** Excerpt **

    The moderator should have deleted your comment also, as you’re insulting JG and the rest of us with irrational argument by claiming to know what the long-dead Ms. Rand would think. Although…I guess what you are espousing is “The Virtue of Selfishness.”

    Bottom line: The mess people are in (unless they are single) is having a family. Once you have a family, you have a fiduciary responsibility to them. Personal growth and contentment can wait until the last kid is grown and gone. Sorry, that’s just the way it is.

  10. bristlecone

    I will admit, though, Tim, it is an intriguing idea. I went to Akumal MX during the dot com bust and met a man who had been sharing a house on the beach for $300.00/month (his half) and living well on California Unemployment. He was learing to be a dive instructor and hoped to be solvent before the UEX ran out.

    Still, if you have a family, your duty is to them…Perhaps if the ONLY thing you think you can do is something that is temporarily out of fashion (Wall Street) and you think it’s coming back.

  11. Suz

    I keep telling my friends who are out of work or not making enough to live their current lifestyles that they need to read Tim’s book. It truly changed my life. Within a month of reading it, I’d created a portable job that I still work at to this day. I don’t travel all the time, but I know that if $$ gets tight I can pick up easily and move to a cheaper location to live for a little while.

** Required action 1 **
Answer these about the comment thread:
(a) Once you have a family, what does the comment thread say you have toward them?
(b) Where did the commenter bristlecone go during the dot com bust?
(c) How soon after reading Tim's book did Suz create a portable job?
** Required action 2 **
Rewrite everything in the comment thread from "Bottom line: The" down to "the way it is.", replacing "family" with "household" each time it appears.
** Required action 3 **
Please carry the comment thread on from the point where it ends.

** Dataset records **
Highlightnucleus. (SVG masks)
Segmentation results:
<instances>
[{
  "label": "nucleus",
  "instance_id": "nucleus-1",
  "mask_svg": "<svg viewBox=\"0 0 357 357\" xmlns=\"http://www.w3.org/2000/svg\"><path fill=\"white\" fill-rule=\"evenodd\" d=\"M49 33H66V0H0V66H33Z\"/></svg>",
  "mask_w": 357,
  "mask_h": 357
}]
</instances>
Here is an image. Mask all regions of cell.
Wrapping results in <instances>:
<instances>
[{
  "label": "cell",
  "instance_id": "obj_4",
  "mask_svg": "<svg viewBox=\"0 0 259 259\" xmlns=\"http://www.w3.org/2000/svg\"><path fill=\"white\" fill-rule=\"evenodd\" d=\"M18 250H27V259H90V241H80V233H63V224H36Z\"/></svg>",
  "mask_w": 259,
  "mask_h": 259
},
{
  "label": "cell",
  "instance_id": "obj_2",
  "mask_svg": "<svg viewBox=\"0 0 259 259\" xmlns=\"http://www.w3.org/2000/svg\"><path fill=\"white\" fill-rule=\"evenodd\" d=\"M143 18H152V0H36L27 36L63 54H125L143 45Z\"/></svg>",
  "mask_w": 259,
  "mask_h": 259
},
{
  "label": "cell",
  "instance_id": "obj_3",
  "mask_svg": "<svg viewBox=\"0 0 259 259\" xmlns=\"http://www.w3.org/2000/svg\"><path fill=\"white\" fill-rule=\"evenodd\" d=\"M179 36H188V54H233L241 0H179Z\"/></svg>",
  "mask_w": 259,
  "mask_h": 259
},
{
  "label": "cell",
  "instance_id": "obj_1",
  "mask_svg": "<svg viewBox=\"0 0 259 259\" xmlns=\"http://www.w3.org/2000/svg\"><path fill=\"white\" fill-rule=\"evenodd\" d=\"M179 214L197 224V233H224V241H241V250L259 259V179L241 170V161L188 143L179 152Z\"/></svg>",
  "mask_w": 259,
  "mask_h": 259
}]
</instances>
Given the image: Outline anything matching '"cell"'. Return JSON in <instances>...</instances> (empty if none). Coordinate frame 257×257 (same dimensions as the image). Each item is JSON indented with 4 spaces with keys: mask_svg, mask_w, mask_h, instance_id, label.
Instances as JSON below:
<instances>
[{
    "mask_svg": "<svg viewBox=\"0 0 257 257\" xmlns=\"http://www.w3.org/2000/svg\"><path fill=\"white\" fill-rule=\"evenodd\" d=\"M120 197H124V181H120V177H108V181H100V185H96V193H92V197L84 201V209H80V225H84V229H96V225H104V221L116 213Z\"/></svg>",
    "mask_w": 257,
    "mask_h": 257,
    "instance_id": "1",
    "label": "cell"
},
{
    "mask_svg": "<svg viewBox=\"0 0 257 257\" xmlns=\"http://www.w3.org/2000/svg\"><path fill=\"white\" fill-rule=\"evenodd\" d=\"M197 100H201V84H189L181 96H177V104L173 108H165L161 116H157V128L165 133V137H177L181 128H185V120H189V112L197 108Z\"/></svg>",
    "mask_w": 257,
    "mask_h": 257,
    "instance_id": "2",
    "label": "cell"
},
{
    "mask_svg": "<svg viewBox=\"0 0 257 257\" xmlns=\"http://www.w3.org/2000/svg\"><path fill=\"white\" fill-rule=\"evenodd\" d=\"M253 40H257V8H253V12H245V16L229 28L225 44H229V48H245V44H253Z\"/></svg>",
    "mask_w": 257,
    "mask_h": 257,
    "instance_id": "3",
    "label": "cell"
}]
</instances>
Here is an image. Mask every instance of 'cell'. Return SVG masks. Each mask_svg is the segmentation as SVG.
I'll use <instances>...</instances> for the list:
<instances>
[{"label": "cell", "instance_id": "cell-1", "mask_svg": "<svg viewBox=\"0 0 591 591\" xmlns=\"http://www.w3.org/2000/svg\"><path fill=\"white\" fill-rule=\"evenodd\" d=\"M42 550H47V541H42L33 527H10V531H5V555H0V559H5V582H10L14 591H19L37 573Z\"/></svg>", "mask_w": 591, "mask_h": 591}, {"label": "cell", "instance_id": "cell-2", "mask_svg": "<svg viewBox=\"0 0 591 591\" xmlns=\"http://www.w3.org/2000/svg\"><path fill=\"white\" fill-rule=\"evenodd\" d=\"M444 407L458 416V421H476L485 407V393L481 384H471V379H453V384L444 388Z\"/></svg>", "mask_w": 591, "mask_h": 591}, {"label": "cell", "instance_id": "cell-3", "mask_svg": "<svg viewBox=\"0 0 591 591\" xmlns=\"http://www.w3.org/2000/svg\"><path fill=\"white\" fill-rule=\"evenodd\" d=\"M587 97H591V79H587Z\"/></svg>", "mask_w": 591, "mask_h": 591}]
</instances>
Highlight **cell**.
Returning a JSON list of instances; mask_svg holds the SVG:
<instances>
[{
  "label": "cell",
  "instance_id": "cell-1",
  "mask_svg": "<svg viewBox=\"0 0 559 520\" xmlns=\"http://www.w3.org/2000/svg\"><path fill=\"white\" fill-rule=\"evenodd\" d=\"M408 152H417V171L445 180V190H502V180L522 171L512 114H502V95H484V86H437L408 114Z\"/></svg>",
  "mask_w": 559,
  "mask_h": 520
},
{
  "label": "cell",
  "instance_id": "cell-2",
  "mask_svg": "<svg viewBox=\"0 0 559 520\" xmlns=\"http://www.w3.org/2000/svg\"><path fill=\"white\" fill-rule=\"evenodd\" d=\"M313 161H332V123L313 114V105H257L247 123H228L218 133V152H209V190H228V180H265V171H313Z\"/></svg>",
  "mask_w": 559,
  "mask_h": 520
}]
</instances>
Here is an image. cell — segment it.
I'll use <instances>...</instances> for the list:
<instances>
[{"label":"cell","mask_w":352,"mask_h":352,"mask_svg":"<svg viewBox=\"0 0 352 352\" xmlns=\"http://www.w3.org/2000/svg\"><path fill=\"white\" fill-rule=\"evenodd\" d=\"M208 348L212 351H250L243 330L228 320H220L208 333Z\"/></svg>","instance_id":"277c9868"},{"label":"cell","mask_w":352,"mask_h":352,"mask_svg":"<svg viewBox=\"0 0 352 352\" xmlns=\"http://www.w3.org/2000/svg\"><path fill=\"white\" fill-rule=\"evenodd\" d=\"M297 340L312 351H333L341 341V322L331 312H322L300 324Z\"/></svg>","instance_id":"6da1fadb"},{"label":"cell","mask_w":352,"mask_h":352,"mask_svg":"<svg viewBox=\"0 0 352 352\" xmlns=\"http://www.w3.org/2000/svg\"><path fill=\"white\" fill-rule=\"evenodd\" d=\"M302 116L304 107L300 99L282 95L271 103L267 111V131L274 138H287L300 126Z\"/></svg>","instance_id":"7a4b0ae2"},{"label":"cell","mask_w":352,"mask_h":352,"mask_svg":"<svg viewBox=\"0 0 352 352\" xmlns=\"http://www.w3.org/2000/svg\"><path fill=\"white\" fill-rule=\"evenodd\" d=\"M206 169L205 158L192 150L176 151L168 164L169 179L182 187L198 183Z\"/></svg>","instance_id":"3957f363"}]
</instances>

** Answer box 1 **
(a) A fiduciary responsibility.
(b) Akumal MX.
(c) Within a month.

** Answer box 2 **
Bottom line: The mess people are in (unless they are single) is having a household. Once you have a household, you have a fiduciary responsibility to them. Personal growth and contentment can wait until the last kid is grown and gone. Sorry, that’s just the way it is.

** Answer box 3 **
    Unfortunately, too often getting laid off creates depression which makes people less able to take positive steps.

  12. tim

    Bristlecone— Why does it make a difference if you have a family or not? There are untold thousands of expats and people on a long sabbatical that are part of a family. The problem with most parents isn’t that they have a family, but that they are a slave to their possessions. They’ve overextended themselves financially and now they’re stuck.

    Scroll down to the second book reviewed here: The Family Sabbatical Handbook.

    If you just got six months of severance pay, why is staying home for six months better than going somewhere else (with your family) where you can all live well for 12 or 18 months instead?

  13. bristlecone

    My personal experience, which includes both job hunting and sales (job hunting is sales, it’s just that the product you are selling is you), is that it simply takes a period of time to find the new job. The more time you put into it, the faster things happen.

    This does not apply if you’re trying to re-career and want to spend time understanding what you really want to do, or if the job market is completely dead.

    You are probably right that more people are owned by posessions than own posessions.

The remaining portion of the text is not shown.